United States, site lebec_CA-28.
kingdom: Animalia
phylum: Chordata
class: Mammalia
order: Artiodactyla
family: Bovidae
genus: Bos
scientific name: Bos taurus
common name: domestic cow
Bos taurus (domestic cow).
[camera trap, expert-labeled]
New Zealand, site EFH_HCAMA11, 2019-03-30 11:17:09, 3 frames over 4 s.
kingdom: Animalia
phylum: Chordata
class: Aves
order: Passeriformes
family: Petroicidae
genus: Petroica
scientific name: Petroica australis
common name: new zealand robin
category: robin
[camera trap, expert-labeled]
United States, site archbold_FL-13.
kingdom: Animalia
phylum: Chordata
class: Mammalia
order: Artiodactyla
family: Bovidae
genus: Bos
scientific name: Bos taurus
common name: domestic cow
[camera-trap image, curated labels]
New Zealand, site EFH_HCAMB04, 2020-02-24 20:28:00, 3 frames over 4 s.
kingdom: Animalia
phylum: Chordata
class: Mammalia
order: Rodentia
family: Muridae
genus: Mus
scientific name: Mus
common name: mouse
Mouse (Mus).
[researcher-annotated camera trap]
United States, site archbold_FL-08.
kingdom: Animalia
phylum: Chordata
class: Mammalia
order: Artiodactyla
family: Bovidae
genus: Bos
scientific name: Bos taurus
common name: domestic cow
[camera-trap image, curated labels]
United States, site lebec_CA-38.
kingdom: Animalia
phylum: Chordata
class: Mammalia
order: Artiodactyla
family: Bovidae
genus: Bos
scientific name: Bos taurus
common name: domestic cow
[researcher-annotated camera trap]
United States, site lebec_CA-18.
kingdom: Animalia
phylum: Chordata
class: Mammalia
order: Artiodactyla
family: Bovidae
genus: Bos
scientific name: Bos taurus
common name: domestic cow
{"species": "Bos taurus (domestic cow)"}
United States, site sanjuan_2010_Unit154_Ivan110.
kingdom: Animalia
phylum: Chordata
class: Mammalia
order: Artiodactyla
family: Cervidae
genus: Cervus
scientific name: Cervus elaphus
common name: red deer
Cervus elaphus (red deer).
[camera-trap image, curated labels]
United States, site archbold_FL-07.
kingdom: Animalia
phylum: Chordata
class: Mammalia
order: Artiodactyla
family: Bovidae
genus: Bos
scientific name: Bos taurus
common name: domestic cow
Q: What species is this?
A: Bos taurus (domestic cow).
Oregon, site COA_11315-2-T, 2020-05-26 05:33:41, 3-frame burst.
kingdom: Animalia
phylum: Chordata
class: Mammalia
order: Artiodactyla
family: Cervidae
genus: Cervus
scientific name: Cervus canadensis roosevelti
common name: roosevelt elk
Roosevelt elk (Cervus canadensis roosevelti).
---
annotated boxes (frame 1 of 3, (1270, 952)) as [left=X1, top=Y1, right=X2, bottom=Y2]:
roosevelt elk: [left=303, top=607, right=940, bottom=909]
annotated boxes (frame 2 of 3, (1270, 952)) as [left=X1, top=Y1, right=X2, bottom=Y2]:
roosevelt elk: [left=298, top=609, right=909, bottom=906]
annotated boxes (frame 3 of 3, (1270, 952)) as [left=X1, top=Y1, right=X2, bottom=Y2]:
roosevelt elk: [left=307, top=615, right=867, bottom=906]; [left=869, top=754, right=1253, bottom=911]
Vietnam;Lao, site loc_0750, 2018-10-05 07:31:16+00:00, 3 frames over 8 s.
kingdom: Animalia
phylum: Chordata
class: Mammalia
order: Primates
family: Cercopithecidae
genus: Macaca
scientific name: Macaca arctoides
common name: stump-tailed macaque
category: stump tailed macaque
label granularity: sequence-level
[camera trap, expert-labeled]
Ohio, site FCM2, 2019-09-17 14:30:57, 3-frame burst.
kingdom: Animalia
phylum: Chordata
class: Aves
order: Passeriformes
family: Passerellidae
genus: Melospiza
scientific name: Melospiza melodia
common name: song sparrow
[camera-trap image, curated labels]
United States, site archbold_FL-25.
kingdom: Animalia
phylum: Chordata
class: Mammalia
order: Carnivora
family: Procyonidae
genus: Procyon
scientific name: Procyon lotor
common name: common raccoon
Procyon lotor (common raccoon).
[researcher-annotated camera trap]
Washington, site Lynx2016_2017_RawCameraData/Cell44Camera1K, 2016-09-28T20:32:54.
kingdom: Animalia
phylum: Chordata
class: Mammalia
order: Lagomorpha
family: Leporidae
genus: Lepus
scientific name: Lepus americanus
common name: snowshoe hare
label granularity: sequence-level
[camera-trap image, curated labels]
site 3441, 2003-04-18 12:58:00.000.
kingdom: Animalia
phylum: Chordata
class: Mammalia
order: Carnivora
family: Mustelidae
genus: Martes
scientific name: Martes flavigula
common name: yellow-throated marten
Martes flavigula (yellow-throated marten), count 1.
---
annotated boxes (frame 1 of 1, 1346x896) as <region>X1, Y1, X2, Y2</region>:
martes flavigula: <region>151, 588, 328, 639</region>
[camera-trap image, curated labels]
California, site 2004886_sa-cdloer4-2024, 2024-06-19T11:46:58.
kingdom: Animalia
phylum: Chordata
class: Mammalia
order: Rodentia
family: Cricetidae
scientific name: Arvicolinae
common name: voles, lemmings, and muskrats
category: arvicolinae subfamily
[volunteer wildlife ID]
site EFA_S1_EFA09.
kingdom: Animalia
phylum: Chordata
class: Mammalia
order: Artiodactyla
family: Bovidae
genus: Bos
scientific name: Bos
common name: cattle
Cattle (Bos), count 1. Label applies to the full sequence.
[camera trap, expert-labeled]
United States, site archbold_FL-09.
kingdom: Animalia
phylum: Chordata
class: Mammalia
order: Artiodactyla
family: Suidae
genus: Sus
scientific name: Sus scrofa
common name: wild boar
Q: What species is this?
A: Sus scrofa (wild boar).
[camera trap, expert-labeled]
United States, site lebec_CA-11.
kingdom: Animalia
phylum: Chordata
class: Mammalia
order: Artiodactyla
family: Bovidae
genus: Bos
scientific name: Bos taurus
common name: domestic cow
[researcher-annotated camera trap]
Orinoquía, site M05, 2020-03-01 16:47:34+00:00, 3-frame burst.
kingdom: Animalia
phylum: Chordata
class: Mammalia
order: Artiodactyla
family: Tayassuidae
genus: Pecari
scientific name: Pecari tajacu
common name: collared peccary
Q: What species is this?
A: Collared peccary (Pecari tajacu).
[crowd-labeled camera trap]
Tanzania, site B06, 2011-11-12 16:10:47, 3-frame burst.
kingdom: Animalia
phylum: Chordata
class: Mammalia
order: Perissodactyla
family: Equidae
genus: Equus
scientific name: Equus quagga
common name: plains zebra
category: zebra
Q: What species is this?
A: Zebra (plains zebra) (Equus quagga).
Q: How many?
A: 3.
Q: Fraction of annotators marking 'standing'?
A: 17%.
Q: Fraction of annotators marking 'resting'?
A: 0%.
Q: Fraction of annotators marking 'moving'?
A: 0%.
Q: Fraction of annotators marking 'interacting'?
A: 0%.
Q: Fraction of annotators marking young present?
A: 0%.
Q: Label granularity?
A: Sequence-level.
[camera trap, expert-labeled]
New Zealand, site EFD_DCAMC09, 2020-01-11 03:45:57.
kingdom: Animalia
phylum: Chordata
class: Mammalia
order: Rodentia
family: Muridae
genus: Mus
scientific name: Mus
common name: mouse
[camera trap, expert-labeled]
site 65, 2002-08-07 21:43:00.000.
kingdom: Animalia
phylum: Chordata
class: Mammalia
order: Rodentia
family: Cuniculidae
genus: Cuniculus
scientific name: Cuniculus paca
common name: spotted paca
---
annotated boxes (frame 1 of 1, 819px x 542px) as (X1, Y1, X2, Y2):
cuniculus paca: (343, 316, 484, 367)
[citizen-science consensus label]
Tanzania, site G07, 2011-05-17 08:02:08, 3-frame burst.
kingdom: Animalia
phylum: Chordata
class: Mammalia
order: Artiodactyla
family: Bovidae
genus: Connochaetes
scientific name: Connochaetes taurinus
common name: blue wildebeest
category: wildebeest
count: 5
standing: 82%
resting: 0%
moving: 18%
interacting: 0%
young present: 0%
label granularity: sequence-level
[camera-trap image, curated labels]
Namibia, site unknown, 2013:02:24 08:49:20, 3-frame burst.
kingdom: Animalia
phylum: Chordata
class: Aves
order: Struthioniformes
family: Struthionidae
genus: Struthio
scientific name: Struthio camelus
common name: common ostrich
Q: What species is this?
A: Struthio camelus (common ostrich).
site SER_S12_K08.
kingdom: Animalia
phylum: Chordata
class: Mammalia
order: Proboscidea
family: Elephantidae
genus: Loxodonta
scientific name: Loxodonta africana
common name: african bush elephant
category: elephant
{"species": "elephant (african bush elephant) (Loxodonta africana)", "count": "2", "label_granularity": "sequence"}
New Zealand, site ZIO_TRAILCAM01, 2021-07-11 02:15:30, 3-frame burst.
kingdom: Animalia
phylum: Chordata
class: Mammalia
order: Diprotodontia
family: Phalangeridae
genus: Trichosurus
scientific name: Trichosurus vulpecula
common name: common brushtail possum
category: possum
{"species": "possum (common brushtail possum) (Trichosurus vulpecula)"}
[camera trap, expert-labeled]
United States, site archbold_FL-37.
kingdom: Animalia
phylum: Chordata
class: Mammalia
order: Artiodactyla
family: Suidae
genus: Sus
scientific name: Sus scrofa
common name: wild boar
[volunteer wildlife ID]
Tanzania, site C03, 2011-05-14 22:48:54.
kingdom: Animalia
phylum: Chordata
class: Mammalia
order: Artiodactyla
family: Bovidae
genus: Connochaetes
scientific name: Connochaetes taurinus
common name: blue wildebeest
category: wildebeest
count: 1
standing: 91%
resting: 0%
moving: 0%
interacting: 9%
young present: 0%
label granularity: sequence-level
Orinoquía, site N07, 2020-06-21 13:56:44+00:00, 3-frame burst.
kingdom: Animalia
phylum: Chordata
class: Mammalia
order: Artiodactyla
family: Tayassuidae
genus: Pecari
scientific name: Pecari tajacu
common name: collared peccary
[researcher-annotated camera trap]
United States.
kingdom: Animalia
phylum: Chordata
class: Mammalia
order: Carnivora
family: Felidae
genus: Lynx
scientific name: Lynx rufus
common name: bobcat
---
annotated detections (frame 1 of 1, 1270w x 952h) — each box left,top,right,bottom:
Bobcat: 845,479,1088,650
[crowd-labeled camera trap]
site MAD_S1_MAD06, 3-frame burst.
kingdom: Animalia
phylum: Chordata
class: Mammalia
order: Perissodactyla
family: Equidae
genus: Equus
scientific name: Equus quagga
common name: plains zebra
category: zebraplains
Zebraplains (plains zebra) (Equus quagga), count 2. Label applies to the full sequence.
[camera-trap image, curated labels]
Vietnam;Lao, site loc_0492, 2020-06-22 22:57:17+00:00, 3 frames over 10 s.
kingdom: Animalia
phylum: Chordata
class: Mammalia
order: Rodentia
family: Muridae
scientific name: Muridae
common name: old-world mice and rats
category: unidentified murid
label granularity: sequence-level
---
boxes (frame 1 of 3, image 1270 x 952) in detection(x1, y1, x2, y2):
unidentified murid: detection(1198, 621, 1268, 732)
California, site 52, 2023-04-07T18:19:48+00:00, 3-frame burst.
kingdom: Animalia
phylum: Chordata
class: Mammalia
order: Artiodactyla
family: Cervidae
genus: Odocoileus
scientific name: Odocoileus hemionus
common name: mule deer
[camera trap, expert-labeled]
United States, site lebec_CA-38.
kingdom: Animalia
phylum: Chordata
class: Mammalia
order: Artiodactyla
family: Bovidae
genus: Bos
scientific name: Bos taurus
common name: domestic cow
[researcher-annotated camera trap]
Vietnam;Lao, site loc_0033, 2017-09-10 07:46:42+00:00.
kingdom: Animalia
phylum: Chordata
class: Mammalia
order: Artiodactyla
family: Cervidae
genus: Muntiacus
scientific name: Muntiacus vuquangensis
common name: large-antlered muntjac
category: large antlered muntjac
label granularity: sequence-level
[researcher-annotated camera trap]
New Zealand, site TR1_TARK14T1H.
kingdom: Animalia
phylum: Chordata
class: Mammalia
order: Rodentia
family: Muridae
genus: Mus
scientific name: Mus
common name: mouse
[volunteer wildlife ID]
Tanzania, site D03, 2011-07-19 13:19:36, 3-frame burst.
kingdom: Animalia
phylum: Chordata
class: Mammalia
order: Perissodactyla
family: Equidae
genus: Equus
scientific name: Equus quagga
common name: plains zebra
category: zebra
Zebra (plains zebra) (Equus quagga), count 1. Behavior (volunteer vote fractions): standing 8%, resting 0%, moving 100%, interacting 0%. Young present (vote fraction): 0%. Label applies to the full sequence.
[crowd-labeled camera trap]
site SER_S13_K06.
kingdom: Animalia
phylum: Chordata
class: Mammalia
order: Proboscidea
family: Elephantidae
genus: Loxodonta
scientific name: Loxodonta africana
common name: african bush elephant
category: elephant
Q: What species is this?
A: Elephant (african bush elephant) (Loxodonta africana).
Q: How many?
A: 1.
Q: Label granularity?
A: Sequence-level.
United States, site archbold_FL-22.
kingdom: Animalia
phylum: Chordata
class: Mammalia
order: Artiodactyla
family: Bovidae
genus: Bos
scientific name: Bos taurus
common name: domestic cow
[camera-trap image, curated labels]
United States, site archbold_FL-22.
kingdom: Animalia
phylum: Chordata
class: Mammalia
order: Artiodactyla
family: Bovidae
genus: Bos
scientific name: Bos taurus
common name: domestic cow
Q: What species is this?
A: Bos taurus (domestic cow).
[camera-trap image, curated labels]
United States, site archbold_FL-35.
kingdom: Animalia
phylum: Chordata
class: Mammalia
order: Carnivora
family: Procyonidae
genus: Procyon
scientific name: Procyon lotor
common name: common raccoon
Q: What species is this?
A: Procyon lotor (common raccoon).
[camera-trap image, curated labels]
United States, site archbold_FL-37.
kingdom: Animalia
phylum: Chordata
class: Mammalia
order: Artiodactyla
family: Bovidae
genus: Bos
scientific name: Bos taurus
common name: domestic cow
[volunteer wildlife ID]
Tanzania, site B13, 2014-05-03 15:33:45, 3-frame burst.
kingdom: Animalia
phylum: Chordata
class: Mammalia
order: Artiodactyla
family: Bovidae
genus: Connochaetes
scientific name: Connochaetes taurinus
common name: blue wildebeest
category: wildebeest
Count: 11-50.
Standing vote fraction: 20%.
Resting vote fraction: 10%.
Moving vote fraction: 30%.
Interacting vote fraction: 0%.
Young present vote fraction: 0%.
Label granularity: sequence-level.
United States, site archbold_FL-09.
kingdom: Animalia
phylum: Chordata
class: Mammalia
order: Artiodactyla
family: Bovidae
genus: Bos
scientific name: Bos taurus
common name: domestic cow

:: Exercise brief ::
For each line of the entries that contains the word "Orinoquía", make a copy.

:: Final answer ::
Orinoquía, site M05, 2020-03-01 16:47:34+00:00, 3-frame burst.
Orinoquía, site N07, 2020-06-21 13:56:44+00:00, 3-frame burst.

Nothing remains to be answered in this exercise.